Remember, this is the $3 billion EDA industry. We're in the same
boat as the smokestack industries. Earnings still rule.
Harvey said you need to cross that $40 million threshold to really be
happy. That's when you can get your own plane.
- an anon engineer at a non physical design EDA start-up
"While listening to a demo at the Ultima booth for Clockwise, the person
demonstrating was asked if they supported working with the Magma tools.
He responded that they would be glad to, if Magma could show them any
customers using the Magma tools. Magma couldn't."
- an anon engineer
"The question is:
Do you go with conventional tools (Cadence Ambit, Synopsys DC)?
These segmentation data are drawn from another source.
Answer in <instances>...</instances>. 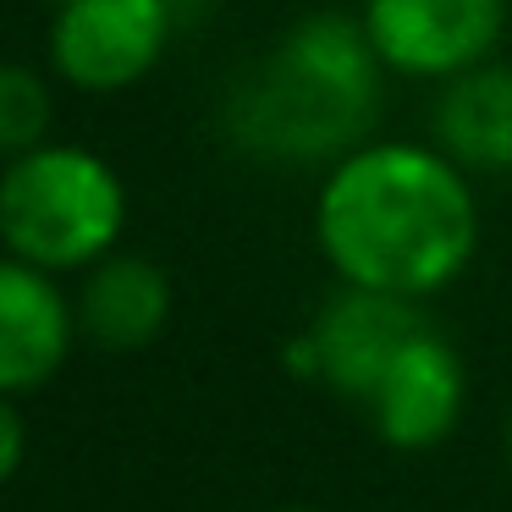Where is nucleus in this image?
<instances>
[{
  "label": "nucleus",
  "mask_w": 512,
  "mask_h": 512,
  "mask_svg": "<svg viewBox=\"0 0 512 512\" xmlns=\"http://www.w3.org/2000/svg\"><path fill=\"white\" fill-rule=\"evenodd\" d=\"M424 331V314L413 298H391V292H369V287H336L320 303V314L309 320V347L320 380L336 397L369 402V391L380 386V375L391 369V358Z\"/></svg>",
  "instance_id": "6"
},
{
  "label": "nucleus",
  "mask_w": 512,
  "mask_h": 512,
  "mask_svg": "<svg viewBox=\"0 0 512 512\" xmlns=\"http://www.w3.org/2000/svg\"><path fill=\"white\" fill-rule=\"evenodd\" d=\"M78 336L100 353H144L171 325V281L144 254H105L83 270V287L72 298Z\"/></svg>",
  "instance_id": "9"
},
{
  "label": "nucleus",
  "mask_w": 512,
  "mask_h": 512,
  "mask_svg": "<svg viewBox=\"0 0 512 512\" xmlns=\"http://www.w3.org/2000/svg\"><path fill=\"white\" fill-rule=\"evenodd\" d=\"M276 512H331V507H276Z\"/></svg>",
  "instance_id": "14"
},
{
  "label": "nucleus",
  "mask_w": 512,
  "mask_h": 512,
  "mask_svg": "<svg viewBox=\"0 0 512 512\" xmlns=\"http://www.w3.org/2000/svg\"><path fill=\"white\" fill-rule=\"evenodd\" d=\"M314 243L336 281L391 298H435L479 248L463 166L430 144H364L336 160L314 204Z\"/></svg>",
  "instance_id": "1"
},
{
  "label": "nucleus",
  "mask_w": 512,
  "mask_h": 512,
  "mask_svg": "<svg viewBox=\"0 0 512 512\" xmlns=\"http://www.w3.org/2000/svg\"><path fill=\"white\" fill-rule=\"evenodd\" d=\"M127 226V188L111 160L78 144H39L0 171V243L50 270H89L116 254Z\"/></svg>",
  "instance_id": "3"
},
{
  "label": "nucleus",
  "mask_w": 512,
  "mask_h": 512,
  "mask_svg": "<svg viewBox=\"0 0 512 512\" xmlns=\"http://www.w3.org/2000/svg\"><path fill=\"white\" fill-rule=\"evenodd\" d=\"M501 446H507V468H512V413H507V435H501Z\"/></svg>",
  "instance_id": "13"
},
{
  "label": "nucleus",
  "mask_w": 512,
  "mask_h": 512,
  "mask_svg": "<svg viewBox=\"0 0 512 512\" xmlns=\"http://www.w3.org/2000/svg\"><path fill=\"white\" fill-rule=\"evenodd\" d=\"M435 149L463 171H512V67L479 61L435 94Z\"/></svg>",
  "instance_id": "10"
},
{
  "label": "nucleus",
  "mask_w": 512,
  "mask_h": 512,
  "mask_svg": "<svg viewBox=\"0 0 512 512\" xmlns=\"http://www.w3.org/2000/svg\"><path fill=\"white\" fill-rule=\"evenodd\" d=\"M177 23V0H56L50 67L83 94H122L160 67Z\"/></svg>",
  "instance_id": "4"
},
{
  "label": "nucleus",
  "mask_w": 512,
  "mask_h": 512,
  "mask_svg": "<svg viewBox=\"0 0 512 512\" xmlns=\"http://www.w3.org/2000/svg\"><path fill=\"white\" fill-rule=\"evenodd\" d=\"M50 122H56L50 83L23 61H0V160L50 144Z\"/></svg>",
  "instance_id": "11"
},
{
  "label": "nucleus",
  "mask_w": 512,
  "mask_h": 512,
  "mask_svg": "<svg viewBox=\"0 0 512 512\" xmlns=\"http://www.w3.org/2000/svg\"><path fill=\"white\" fill-rule=\"evenodd\" d=\"M380 111V56L364 17L314 12L292 23L221 100V127L270 166L347 160L369 144Z\"/></svg>",
  "instance_id": "2"
},
{
  "label": "nucleus",
  "mask_w": 512,
  "mask_h": 512,
  "mask_svg": "<svg viewBox=\"0 0 512 512\" xmlns=\"http://www.w3.org/2000/svg\"><path fill=\"white\" fill-rule=\"evenodd\" d=\"M364 34L380 67L446 83L490 61L507 34V0H364Z\"/></svg>",
  "instance_id": "5"
},
{
  "label": "nucleus",
  "mask_w": 512,
  "mask_h": 512,
  "mask_svg": "<svg viewBox=\"0 0 512 512\" xmlns=\"http://www.w3.org/2000/svg\"><path fill=\"white\" fill-rule=\"evenodd\" d=\"M23 457H28V419L17 408V397H0V485L17 479Z\"/></svg>",
  "instance_id": "12"
},
{
  "label": "nucleus",
  "mask_w": 512,
  "mask_h": 512,
  "mask_svg": "<svg viewBox=\"0 0 512 512\" xmlns=\"http://www.w3.org/2000/svg\"><path fill=\"white\" fill-rule=\"evenodd\" d=\"M78 347V309L50 270L0 254V397L50 386Z\"/></svg>",
  "instance_id": "8"
},
{
  "label": "nucleus",
  "mask_w": 512,
  "mask_h": 512,
  "mask_svg": "<svg viewBox=\"0 0 512 512\" xmlns=\"http://www.w3.org/2000/svg\"><path fill=\"white\" fill-rule=\"evenodd\" d=\"M369 424L397 452H430L457 430L468 408V369L435 325H424L369 391Z\"/></svg>",
  "instance_id": "7"
}]
</instances>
Or do you jump on the new train (Monterey, Magma)?
Or a combination of both (Cadence PKS, Synopsys PhysOpt + Avanti)?
And here definitely Magma has the best single path technology - but it
is a small company and has still some bugs (we evaluated it - more area,
better timing, bugs) and Synopsys is a big company with lot's of
Marketing (and as soon as they are not dependent on Avanti anymore which
is their biggest hurdle) they might be the winning ones as they have
compatibility with old DC scripts, good support, etc."
- an anon engineer
"In the panel on "Emerging Companies," Thursday in the last slot, one of
the panel said something to this effect: "We should refer to these
companies' [Synopsys, Cadence, Avanti, Mentor] stocks collectively as
the SCAM index for the EDA industry." The problem is, I don't remember
exactly who said it. I think it was Rajeev Madhavan (Magma CEO). An
EE Times article said it was Joe Costello, but I'm positive it wasn't.
He referred to it and said he liked it, but he didn't coin it."